### Spatial question records
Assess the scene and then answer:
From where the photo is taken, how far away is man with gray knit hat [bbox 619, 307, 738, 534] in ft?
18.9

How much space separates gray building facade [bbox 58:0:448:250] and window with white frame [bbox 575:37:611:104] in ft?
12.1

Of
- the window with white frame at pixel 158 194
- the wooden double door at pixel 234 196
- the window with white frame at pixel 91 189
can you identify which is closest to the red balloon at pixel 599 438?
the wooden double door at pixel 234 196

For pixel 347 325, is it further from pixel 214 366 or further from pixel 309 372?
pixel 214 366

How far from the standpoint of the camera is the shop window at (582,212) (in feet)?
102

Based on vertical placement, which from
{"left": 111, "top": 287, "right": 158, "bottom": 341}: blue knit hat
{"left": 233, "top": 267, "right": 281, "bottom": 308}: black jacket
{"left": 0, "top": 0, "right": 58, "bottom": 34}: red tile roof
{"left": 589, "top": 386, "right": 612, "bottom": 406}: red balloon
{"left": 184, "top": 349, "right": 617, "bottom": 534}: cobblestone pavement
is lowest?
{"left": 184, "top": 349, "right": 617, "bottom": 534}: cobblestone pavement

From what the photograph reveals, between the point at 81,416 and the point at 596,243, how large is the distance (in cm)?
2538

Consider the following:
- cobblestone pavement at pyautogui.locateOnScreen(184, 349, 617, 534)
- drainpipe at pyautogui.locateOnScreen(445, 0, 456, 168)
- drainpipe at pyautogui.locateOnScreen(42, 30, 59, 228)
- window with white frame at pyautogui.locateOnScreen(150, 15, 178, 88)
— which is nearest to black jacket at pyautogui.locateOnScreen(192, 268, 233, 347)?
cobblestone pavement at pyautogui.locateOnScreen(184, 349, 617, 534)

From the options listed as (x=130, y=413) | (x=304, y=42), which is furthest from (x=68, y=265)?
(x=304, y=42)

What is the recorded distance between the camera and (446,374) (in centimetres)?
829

### WHAT IS NEEDED
Quote the whole listing above word for word, from its first line through its last.

### PROBLEM SOLUTION
Assess the scene and then answer:
From where the photo is taken, how far away is man with gray knit hat [bbox 619, 307, 738, 534] in ft?
18.9

How much space separates gray building facade [bbox 58:0:448:250] and window with white frame [bbox 575:37:611:104] in ft?
12.1

Of
- the window with white frame at pixel 158 194
- the wooden double door at pixel 234 196
- the window with white frame at pixel 91 189
can you identify which is closest to the red balloon at pixel 599 438?
the wooden double door at pixel 234 196

For pixel 347 325, is it further from pixel 214 366 or further from pixel 309 372?
pixel 214 366

How far from the standpoint of the camera is the shop window at (582,212) (in feet)?
102

Based on vertical placement, which from
{"left": 111, "top": 287, "right": 158, "bottom": 341}: blue knit hat
{"left": 233, "top": 267, "right": 281, "bottom": 308}: black jacket
{"left": 0, "top": 0, "right": 58, "bottom": 34}: red tile roof
{"left": 589, "top": 386, "right": 612, "bottom": 406}: red balloon
{"left": 184, "top": 349, "right": 617, "bottom": 534}: cobblestone pavement
is lowest?
{"left": 184, "top": 349, "right": 617, "bottom": 534}: cobblestone pavement

From what the photograph reveals, between the point at 81,416 and the point at 596,243, how large is the distance (in cm)?
2538

Consider the following:
- cobblestone pavement at pyautogui.locateOnScreen(184, 349, 617, 534)
- drainpipe at pyautogui.locateOnScreen(445, 0, 456, 168)
- drainpipe at pyautogui.locateOnScreen(42, 30, 59, 228)
- window with white frame at pyautogui.locateOnScreen(150, 15, 178, 88)
— which is nearest to black jacket at pyautogui.locateOnScreen(192, 268, 233, 347)?
cobblestone pavement at pyautogui.locateOnScreen(184, 349, 617, 534)

From the options listed as (x=130, y=413) | (x=304, y=42), which is furthest from (x=68, y=265)?
(x=304, y=42)

What is the recorded distance between the camera and (446,374) (in centimetres)?
829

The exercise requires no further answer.